If you want to save money make your own DWC buckets, they are a whole lot cheaper when you make them yourself. Plus I do not see the need of a drip system with a DWC with just a couple days of hand watering(if you need to) your roots will hit the nute solutions anyways.


----------



## onmikesline (Feb 7, 2012)

yeah im sure some tents leak, can you remember the one that was leaking so i can stay away from it?


----------



## pcduck (Feb 7, 2012)

here is one that is very similar 

hXXp://www.ebay.com/itm/48-x-48-x-78-4-x-4-Ft-100-Reflective-Mylar-Hydroponic-Indoor-Grow-Room-Tent-/230740102816?pt=LH_DefaultDomain_0&hash=item35b92e8ea0


----------



## onmikesline (Feb 7, 2012)

this is the one i was looking at Built-in Zippers and Velcro
www.ebay.com/itm/180785770570?ssPageName=STRK:MEWAX:IT&_trksid=p3984.m1438.l2649#ht_864wt_1161[/url]

4'11" x 4'11" x 6'6.75"


----------



## PuffinNugs (Feb 7, 2012)

that one is great. but.... its a little short, might want to get one taller atleast 6-7' if your going to flower in it. imo

i love the ones that do not have the sleaves on the vent openings. with that style tent you can add the add on flanges. and that makes for much cleaner, easier setup.

the hole on top of the tent is a prefect place for you to set a fan on so it wont be in the tent itself, saving space.

i actually bought mine from that seller


----------



## onmikesline (Feb 7, 2012)

you mean for the HPS air cooler tubing to go up on top?


----------



## PuffinNugs (Feb 7, 2012)

you need a centrifugal fan, not a inline booster. you can set them right on top

picture is a centrifugal fan, you would place that on top of the tent itself, and the ducting would connect from your lights to that, blowing the hot air out.

dont have my phone at moment so cant show my setup, it would explain a bit better by seeing


----------



## onmikesline (Feb 7, 2012)

Stored records
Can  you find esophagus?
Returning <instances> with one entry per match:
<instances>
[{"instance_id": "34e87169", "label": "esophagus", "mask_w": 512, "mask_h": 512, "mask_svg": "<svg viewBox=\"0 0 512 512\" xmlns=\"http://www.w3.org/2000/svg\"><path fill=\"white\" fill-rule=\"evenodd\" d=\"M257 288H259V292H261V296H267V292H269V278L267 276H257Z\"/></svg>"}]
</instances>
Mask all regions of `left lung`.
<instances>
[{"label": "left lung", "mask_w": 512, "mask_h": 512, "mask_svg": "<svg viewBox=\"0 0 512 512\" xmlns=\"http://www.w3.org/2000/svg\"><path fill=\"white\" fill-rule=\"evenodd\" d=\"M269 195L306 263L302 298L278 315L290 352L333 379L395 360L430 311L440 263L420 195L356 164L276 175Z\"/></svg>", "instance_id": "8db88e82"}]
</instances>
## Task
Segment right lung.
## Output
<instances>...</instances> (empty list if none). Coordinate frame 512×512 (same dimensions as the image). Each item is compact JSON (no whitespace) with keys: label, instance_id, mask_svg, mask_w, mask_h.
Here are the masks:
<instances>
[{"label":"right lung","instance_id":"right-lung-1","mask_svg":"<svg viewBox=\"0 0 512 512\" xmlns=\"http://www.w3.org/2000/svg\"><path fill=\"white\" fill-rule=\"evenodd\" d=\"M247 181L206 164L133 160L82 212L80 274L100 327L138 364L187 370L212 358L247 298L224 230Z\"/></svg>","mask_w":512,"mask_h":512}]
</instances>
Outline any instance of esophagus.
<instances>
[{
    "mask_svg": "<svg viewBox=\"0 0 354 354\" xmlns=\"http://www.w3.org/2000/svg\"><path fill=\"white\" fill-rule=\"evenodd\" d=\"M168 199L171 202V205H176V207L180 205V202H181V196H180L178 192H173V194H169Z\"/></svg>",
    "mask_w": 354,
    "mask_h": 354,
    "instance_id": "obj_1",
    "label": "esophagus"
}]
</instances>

▶ [Written tasks]:
a) In the grow tent forum thread, translate this sentence into Spanish: "picture is a centrifugal fan, you would place that on top of the tent itself, and the ducting would connect from your lights to that, blowing the hot air out."
b) Take the grow tent forum thread further, starting from the point where it stops.
None of this anatomy data is needed for the work here.

▶ [Answers to the problems]:
a) La imagen es de un ventilador centrífugo; lo colocarías encima de la propia carpa, y los conductos irían desde tus luces hasta él, expulsando el aire caliente.

b)
you think a Secret Jardin Dark Room Pro DR150 II Grow Tent will be better size? because i do have to hang up the T5's and i kinda want it to fit lol


----------



## PuffinNugs (Feb 7, 2012)

IMO no, i dont like that style (sleeves). but this is your grow, your money. 

i would get the one you just posted on ebay but a taller one.


----------



## pcduck (Feb 7, 2012)

onmikesline said:
			
		

> you think a Secret Jardin Dark Room Pro DR150 II Grow Tent will be better?




Yes... I have the DR Pro120 II and it is a real good tent. No light leaks anywhere, even the zippers do not allow light through


----------



## onmikesline (Feb 7, 2012)

PuffinNugs said:
			
		

> IMO no, i dont like that style. but this is your grow, your money.
> 
> i would get the one you just posted on ebay but a taller one.



i would but i cant find a taller one


----------



## PuffinNugs (Feb 7, 2012)

they are all over...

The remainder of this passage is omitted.